# I have a secret...



## justjivin (Jul 5, 2010)

Married for a year now, known each other for 8 years.

Here's my problem; I have a secret... Actually, I have several secrets, and they all pertain to the fact that my wife knows I have problems and she knows there are stories she hasn't heard before. What she doesn't know is just how bad my problems are. When I realized I wanted to marry her I looked for affordable counseling and couldn't find anything. So I married her, promising myself I would work these issues out someday. 
For some reason, being married has made all my secret issues 10 times worse, I've done stupid things behind her back and I did a million more stupid things before we got married. These things are honestly more stupid than terrible, but still terrible.

I am starting to think I will never be free of my dark side and that I snookerd a great person into marrying me. I feel like she deserves to know, but if I tell her the extent of my problems, she will probably leave me, if she doesn't then at least my marriage will no longer be good times, and she will constantly question everything and not trust me anymore. We cant afford counseling, so we will try to work it out and I don't know that we can. 

Just FYI, I am not cheating on my wife or spending money or doing anything that could one day ruin our lives. I just have secrets like anyone else, and its stuff that in certain circles wouldn't bother anyone, and in other circles would buy you a divorce. 

Do I tell her? Do I keep these severe issues bottled up until we can afford counseling? I am certain of at least this: I will work this stuff out some day and when I do, we will be happy together. I only wish I had worked it out before the marriage, but what do I do now?


----------



## CLucas976 (Jun 27, 2010)

you're lucky your wife hasn't found out on her own yet, and in all honesty..from my own personal experience, it is far worse when we find out via someone else.

Ask my husband, we can no longer even sit in the same room together the resentment is so bad. In all honesty, how can you trust someone who refuses to tell the truth?

I have done a few things I regretted, a few things I thought would upset my husband beyond any level I've upset him before, and I told him as soon as he walked through the door...you know what, it wasn't a problem and it never lingered.

if you feel like you snookered someone into marrying you, you need to come clean, because you're going to eat yourself up to the point of ruining your marriage before you can afford counseling.

believe me, thats where my marriage sits.

talk with her.


----------



## MrRomantic (Jun 14, 2010)

Dexter, is that you?


Kind of hard to say much without knowing the extent of your "problems."


----------



## 827Aug (Apr 27, 2008)

And apparently the secret goes on.....at least it is a well kept one. But even well kept secrets are discovered at some point. Do damage control and tell your wife. It will be far better telling her, than her finding out on her own.


----------



## Robrobb (Jun 18, 2010)

I agree, I always feel better coming clean when I've done something or have an issue, than if I let it sit and fester. Working things out on your own or waiting for it to get better before you tell her sounds like an excuse. 

Plus, I suspect your best bet at "working it out" is with her trust and involvement anyhow.


----------



## sisters359 (Apr 9, 2009)

If you aren't cheating or breaking laws, then what could be so awful? If you are breaking laws, is anyone else getting (or gotten) hurt--innocents, not co-conspirators (a child you abused, someone you injured while driving drunk)?

▶ _TASKS TO PERFORM_
1. Summarize the forum thread in two sentences.
2. Reproduce everything in the entries from their first line down through the line that contains "2.85 metres", leaving the pictures out.
The forum thread above has no connection to the entries.

▶ _MATERIAL SHOWN_
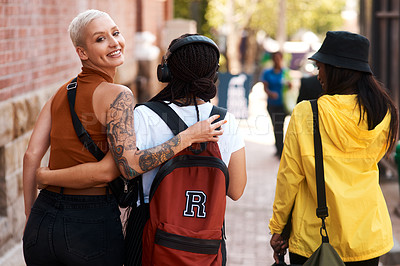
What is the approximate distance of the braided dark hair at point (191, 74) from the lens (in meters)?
2.82

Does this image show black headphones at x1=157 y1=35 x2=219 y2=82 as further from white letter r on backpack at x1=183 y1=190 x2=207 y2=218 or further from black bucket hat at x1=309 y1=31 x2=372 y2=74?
black bucket hat at x1=309 y1=31 x2=372 y2=74

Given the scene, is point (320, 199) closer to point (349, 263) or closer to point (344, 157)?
point (344, 157)

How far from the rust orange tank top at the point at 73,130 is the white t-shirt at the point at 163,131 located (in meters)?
0.19

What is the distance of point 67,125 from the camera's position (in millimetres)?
2910

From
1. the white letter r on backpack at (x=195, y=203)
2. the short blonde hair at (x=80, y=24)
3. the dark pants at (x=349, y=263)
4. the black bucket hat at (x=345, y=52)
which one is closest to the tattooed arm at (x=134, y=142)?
the white letter r on backpack at (x=195, y=203)

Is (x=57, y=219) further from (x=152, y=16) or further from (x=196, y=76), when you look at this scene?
(x=152, y=16)

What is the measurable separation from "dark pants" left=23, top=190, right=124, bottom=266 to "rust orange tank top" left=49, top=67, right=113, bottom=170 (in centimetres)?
20

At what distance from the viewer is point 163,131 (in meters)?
2.88

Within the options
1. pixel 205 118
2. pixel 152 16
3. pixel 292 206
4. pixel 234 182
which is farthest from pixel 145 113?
pixel 152 16

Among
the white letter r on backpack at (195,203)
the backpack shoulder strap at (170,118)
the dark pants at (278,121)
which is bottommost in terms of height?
the dark pants at (278,121)

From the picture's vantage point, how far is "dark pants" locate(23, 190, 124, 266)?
2.85 metres

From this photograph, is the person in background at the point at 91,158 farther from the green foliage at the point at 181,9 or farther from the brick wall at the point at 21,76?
the green foliage at the point at 181,9

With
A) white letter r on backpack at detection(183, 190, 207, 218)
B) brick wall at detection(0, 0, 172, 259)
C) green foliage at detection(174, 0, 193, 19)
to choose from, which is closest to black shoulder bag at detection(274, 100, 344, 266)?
white letter r on backpack at detection(183, 190, 207, 218)

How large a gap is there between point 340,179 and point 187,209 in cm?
92
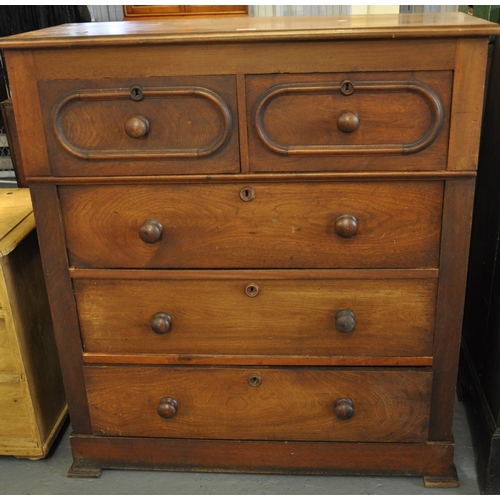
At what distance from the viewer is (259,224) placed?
140 centimetres

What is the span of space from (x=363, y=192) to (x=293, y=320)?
0.37 meters

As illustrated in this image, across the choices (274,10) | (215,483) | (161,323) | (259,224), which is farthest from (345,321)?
(274,10)

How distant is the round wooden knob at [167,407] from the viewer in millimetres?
1591

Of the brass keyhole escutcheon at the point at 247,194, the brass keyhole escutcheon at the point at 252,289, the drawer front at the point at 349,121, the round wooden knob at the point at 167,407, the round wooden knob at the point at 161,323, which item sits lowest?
the round wooden knob at the point at 167,407

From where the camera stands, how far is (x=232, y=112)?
4.25 feet

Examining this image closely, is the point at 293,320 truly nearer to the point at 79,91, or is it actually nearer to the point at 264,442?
the point at 264,442

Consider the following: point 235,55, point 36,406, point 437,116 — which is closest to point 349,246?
point 437,116

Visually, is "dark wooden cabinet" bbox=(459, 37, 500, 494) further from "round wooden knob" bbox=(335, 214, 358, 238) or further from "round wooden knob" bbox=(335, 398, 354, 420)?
"round wooden knob" bbox=(335, 214, 358, 238)

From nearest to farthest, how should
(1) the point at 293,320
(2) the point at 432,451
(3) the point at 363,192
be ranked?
(3) the point at 363,192
(1) the point at 293,320
(2) the point at 432,451

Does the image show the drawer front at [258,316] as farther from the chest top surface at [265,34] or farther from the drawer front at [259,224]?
the chest top surface at [265,34]

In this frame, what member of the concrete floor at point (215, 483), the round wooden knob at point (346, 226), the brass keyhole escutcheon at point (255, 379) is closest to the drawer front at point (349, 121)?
the round wooden knob at point (346, 226)

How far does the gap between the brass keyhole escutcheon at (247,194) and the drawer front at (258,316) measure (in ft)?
0.67

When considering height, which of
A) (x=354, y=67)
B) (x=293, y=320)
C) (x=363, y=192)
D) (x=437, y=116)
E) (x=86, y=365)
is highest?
(x=354, y=67)

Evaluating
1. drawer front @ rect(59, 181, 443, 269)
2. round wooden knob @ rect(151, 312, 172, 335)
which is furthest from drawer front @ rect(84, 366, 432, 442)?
drawer front @ rect(59, 181, 443, 269)
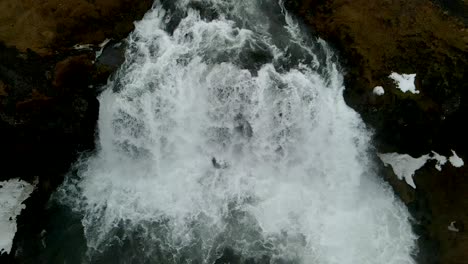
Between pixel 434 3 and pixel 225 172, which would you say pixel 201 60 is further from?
pixel 434 3

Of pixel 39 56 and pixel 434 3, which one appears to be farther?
pixel 434 3

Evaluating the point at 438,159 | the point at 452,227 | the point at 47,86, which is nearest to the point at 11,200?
the point at 47,86

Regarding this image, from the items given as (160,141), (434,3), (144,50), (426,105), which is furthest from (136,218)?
(434,3)

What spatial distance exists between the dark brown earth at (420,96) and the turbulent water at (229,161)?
74 cm

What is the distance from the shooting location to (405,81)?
2028cm

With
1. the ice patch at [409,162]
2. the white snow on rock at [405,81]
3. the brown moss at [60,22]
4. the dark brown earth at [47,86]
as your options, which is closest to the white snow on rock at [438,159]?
the ice patch at [409,162]

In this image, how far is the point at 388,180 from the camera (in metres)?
20.9

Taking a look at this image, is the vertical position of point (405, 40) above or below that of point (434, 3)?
below

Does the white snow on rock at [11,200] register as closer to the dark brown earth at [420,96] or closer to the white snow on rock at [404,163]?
the dark brown earth at [420,96]

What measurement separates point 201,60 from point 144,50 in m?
2.63

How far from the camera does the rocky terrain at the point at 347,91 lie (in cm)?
1959

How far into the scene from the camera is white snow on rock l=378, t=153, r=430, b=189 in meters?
20.7

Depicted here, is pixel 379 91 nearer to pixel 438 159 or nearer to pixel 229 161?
pixel 438 159

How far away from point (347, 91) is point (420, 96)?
3034 millimetres
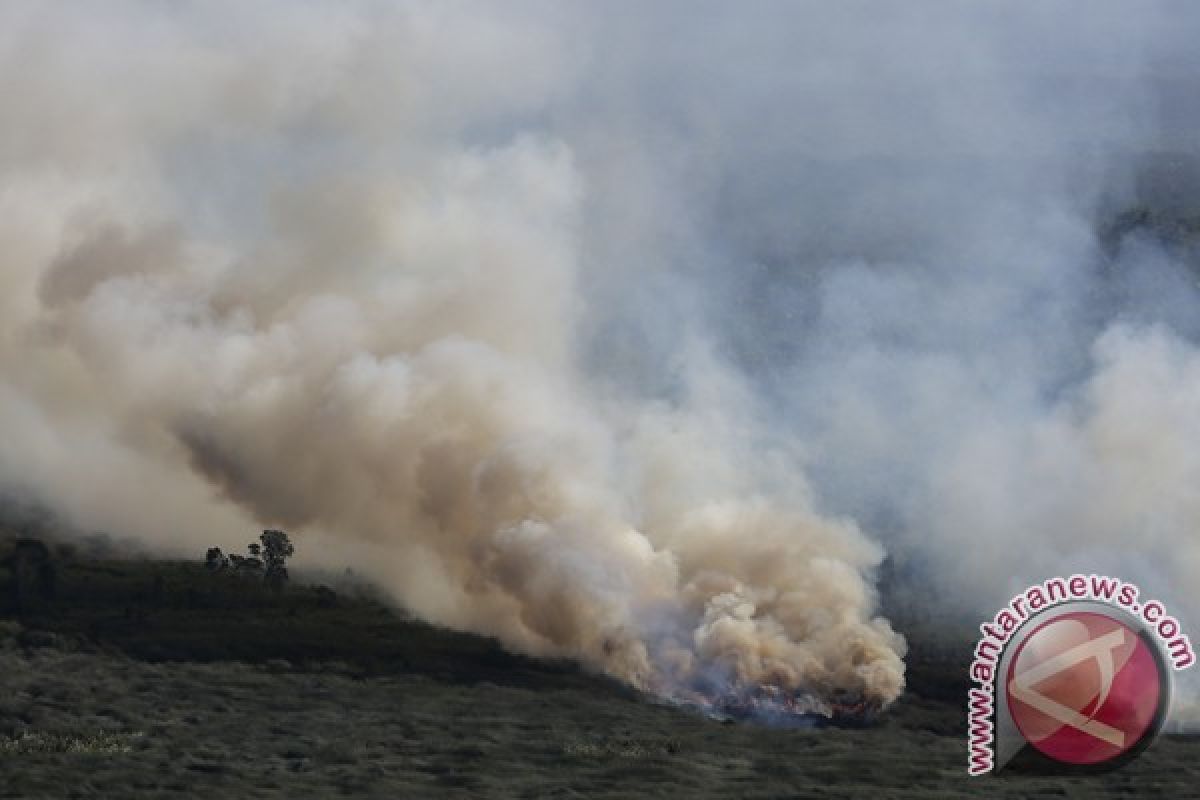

▶ _RESULTS OF THE TASKS_
1. A man married for a year says he has several secrets and problems whose full extent his wife doesn't know, and he can't afford counseling, so he asks whether to tell her or keep them bottled up. Most replies urge him to tell her because it is far worse for her to find out on her own, while one says it is hard to judge without knowing the problems and another asks whether he is breaking laws or hurting anyone.

2.
What is the approximate distance of the braided dark hair at point (191, 74) from the lens (in meters)?
2.82

Does this image show black headphones at x1=157 y1=35 x2=219 y2=82 as further from white letter r on backpack at x1=183 y1=190 x2=207 y2=218 or further from black bucket hat at x1=309 y1=31 x2=372 y2=74?
black bucket hat at x1=309 y1=31 x2=372 y2=74

Given the scene, is point (320, 199) closer to point (349, 263) or closer to point (344, 157)?
point (344, 157)

How far from the rust orange tank top at the point at 73,130 is the white t-shirt at the point at 163,131 located (in meters)?
0.19

What is the distance of point 67,125 from the camera's position (in millimetres)?
2910

From
1. the white letter r on backpack at (x=195, y=203)
2. the short blonde hair at (x=80, y=24)
3. the dark pants at (x=349, y=263)
4. the black bucket hat at (x=345, y=52)
which one is closest to the tattooed arm at (x=134, y=142)?
the white letter r on backpack at (x=195, y=203)

Is (x=57, y=219) further from (x=152, y=16) or further from (x=196, y=76), when you look at this scene?
(x=152, y=16)

What is the measurable separation from "dark pants" left=23, top=190, right=124, bottom=266 to "rust orange tank top" left=49, top=67, right=113, bottom=170 (in centimetres)?
20

At what distance from the viewer is point 163,131 (in meters)?
2.88

Within the options
1. pixel 205 118
2. pixel 152 16
3. pixel 292 206
4. pixel 234 182
which is farthest from pixel 145 113?
pixel 152 16

Among
the white letter r on backpack at (195,203)
the backpack shoulder strap at (170,118)
the dark pants at (278,121)
which is bottommost in terms of height?
the dark pants at (278,121)

From the picture's vantage point, how far is "dark pants" locate(23, 190, 124, 266)?
2.85 metres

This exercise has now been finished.